> **LISTED RECORDS**
--*--

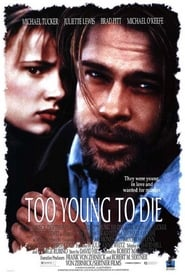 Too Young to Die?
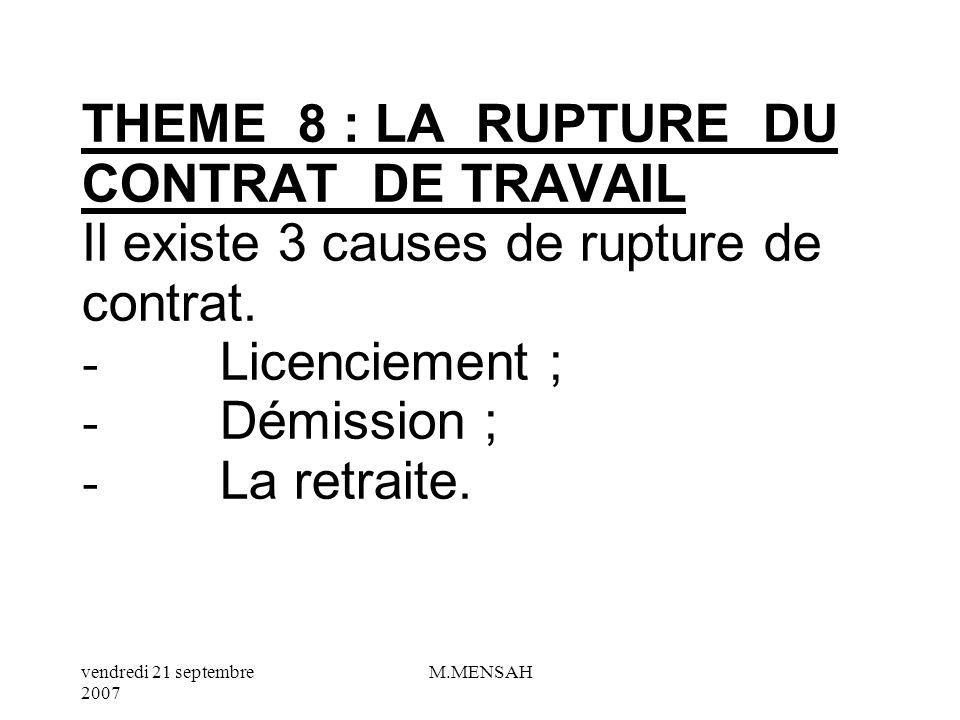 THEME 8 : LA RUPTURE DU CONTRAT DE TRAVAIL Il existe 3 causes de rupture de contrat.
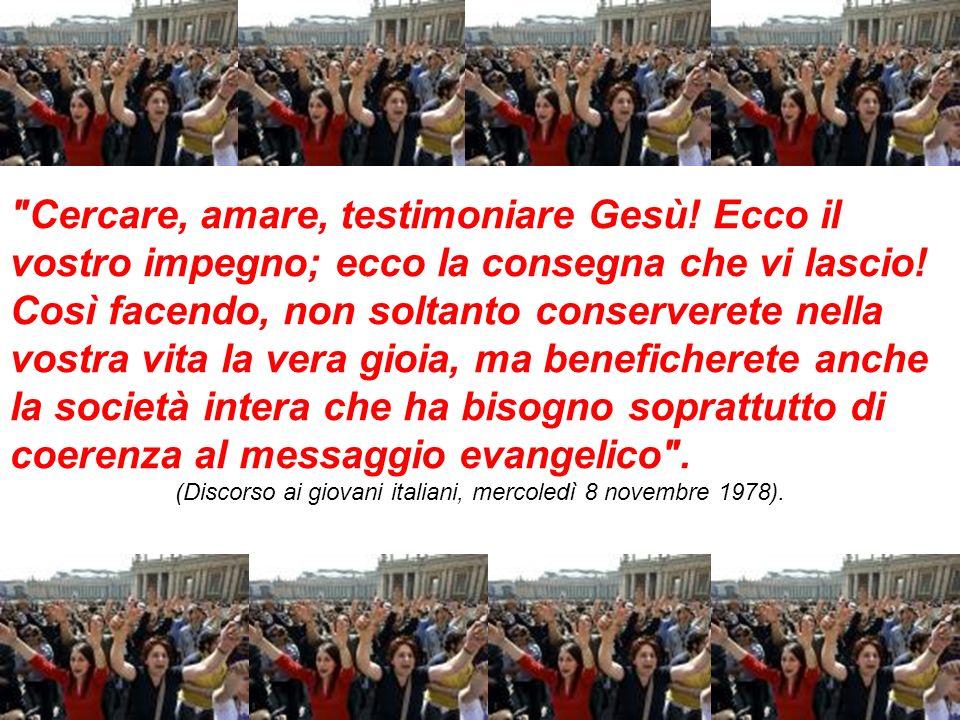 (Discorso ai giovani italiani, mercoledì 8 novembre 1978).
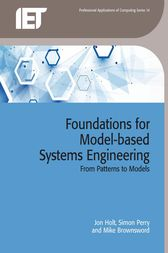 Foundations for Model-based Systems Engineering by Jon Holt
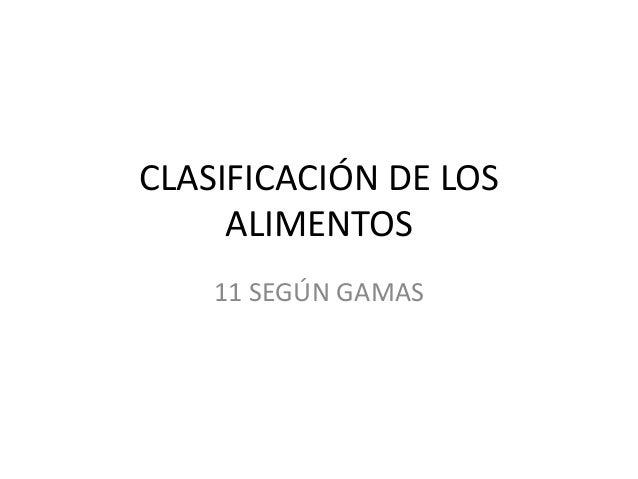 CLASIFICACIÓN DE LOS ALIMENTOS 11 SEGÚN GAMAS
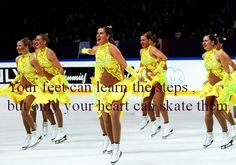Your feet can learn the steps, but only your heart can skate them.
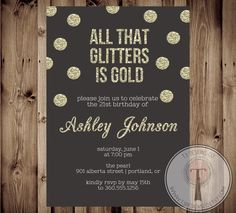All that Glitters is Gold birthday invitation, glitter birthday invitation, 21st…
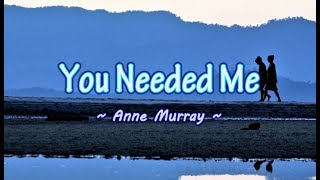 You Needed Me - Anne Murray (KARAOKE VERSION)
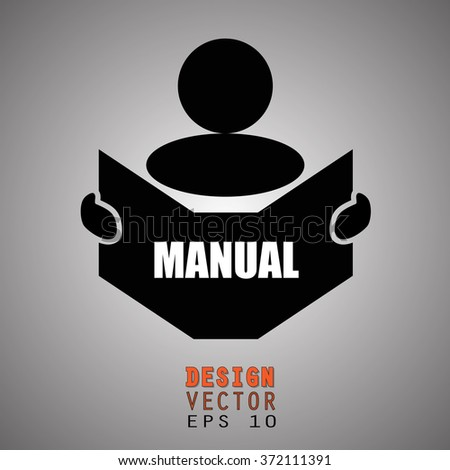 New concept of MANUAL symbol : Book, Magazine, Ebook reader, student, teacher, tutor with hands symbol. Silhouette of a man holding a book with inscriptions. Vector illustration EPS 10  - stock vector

--*--

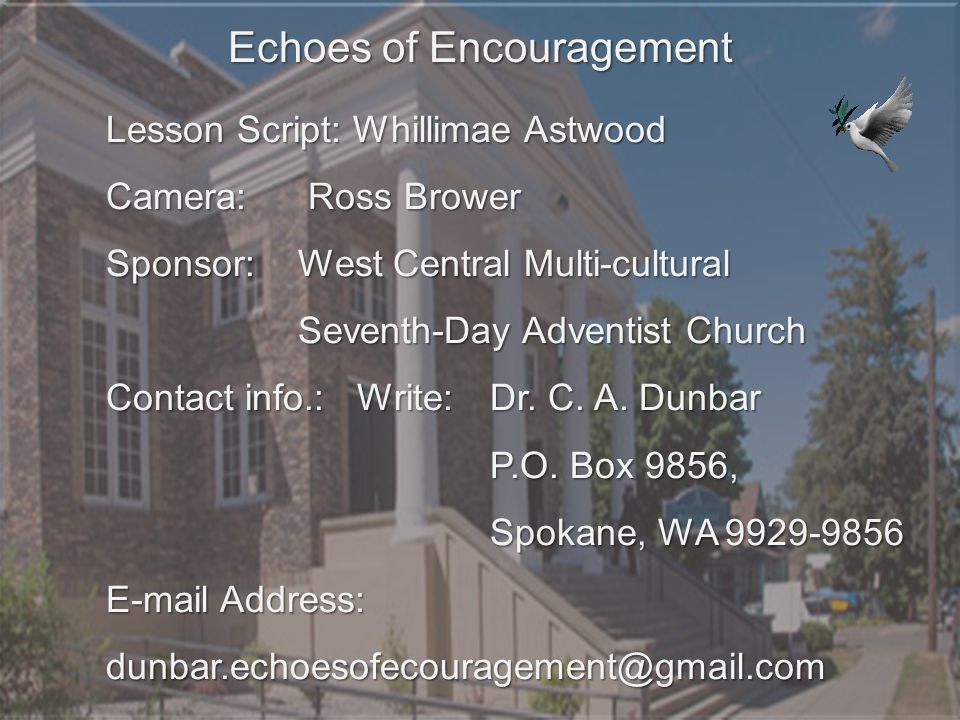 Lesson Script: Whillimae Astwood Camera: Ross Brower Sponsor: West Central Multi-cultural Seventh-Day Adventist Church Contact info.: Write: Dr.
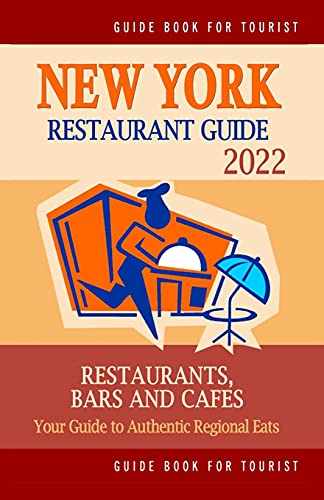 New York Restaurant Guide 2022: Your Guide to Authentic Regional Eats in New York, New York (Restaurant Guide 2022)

--*--

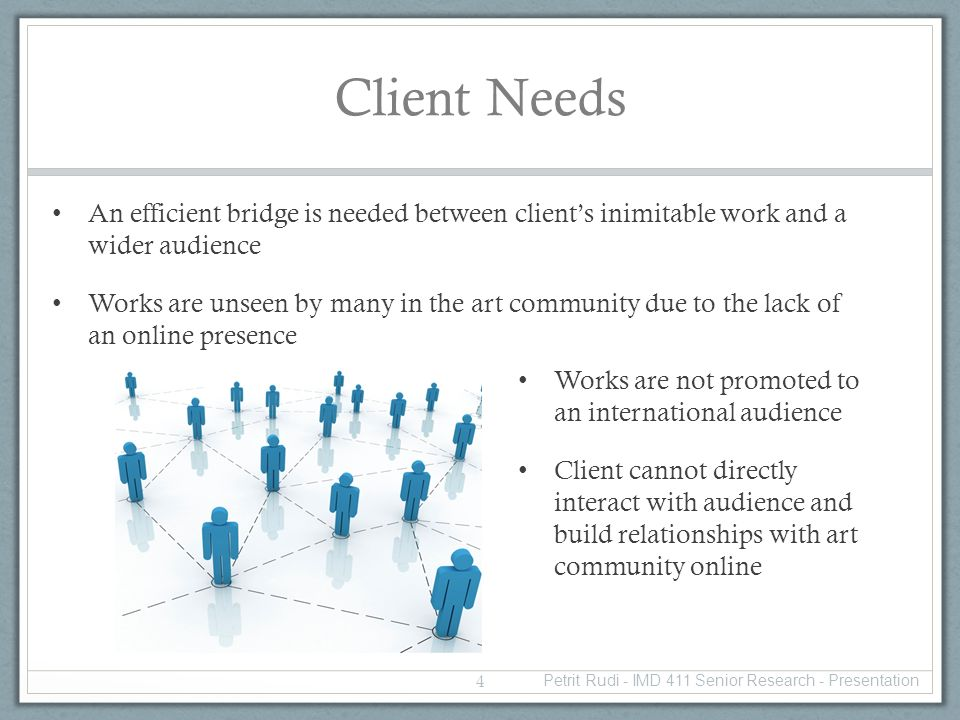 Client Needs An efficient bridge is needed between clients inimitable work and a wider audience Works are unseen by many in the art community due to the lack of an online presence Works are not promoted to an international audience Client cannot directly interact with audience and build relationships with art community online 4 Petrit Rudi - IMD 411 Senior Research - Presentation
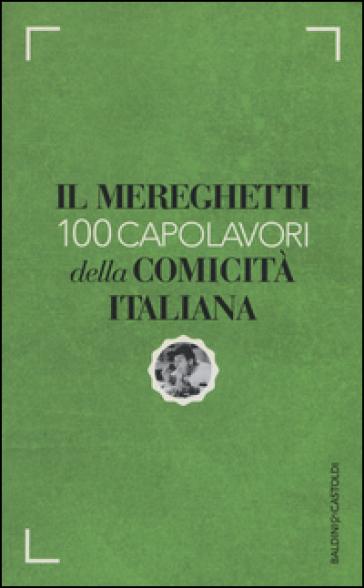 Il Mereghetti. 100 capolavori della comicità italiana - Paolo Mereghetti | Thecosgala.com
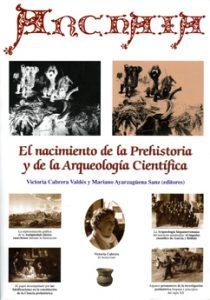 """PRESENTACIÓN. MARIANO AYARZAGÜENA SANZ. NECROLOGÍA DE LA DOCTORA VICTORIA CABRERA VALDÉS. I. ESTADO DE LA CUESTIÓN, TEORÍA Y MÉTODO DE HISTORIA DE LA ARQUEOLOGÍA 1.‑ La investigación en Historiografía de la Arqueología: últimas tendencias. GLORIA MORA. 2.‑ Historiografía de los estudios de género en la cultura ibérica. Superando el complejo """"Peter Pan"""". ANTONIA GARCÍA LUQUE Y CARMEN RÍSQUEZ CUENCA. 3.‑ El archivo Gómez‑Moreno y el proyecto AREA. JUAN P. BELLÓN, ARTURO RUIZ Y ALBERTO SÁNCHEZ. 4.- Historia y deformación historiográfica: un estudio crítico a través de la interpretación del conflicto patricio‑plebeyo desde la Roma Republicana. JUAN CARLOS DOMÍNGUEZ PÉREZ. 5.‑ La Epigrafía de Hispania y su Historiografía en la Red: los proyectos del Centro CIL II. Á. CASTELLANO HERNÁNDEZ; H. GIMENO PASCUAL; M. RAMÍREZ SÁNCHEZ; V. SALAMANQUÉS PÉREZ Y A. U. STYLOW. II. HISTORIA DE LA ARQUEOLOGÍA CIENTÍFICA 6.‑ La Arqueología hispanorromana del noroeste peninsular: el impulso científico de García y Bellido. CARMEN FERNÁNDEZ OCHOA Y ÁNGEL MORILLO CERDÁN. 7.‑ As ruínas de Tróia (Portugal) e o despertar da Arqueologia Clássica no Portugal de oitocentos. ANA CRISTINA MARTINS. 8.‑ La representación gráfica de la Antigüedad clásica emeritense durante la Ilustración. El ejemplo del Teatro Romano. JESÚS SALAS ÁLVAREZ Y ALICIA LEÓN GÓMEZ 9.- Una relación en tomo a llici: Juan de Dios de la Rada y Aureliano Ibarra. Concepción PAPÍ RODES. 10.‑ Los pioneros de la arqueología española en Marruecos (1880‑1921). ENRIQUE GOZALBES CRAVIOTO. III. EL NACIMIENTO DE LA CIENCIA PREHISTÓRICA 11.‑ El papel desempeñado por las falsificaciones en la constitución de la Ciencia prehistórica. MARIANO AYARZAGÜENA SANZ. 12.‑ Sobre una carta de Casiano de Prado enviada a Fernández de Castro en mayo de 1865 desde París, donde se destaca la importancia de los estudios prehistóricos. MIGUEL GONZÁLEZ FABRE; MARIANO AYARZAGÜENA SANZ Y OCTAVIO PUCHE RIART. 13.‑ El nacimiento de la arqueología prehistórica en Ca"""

--*--

> **WHAT IS REQUIRED**
With the pictures omitted, copy exactly the lines of the listing above starting at the line containing "CLASIFICACIÓN DE LOS" and ending at the line containing "You Needed Me", both included.

> **TASK OUTPUT**
 CLASIFICACIÓN DE LOS ALIMENTOS 11 SEGÚN GAMAS
Your feet can learn the steps, but only your heart can skate them.
All that Glitters is Gold birthday invitation, glitter birthday invitation, 21st…
 You Needed Me - Anne Murray (KARAOKE VERSION)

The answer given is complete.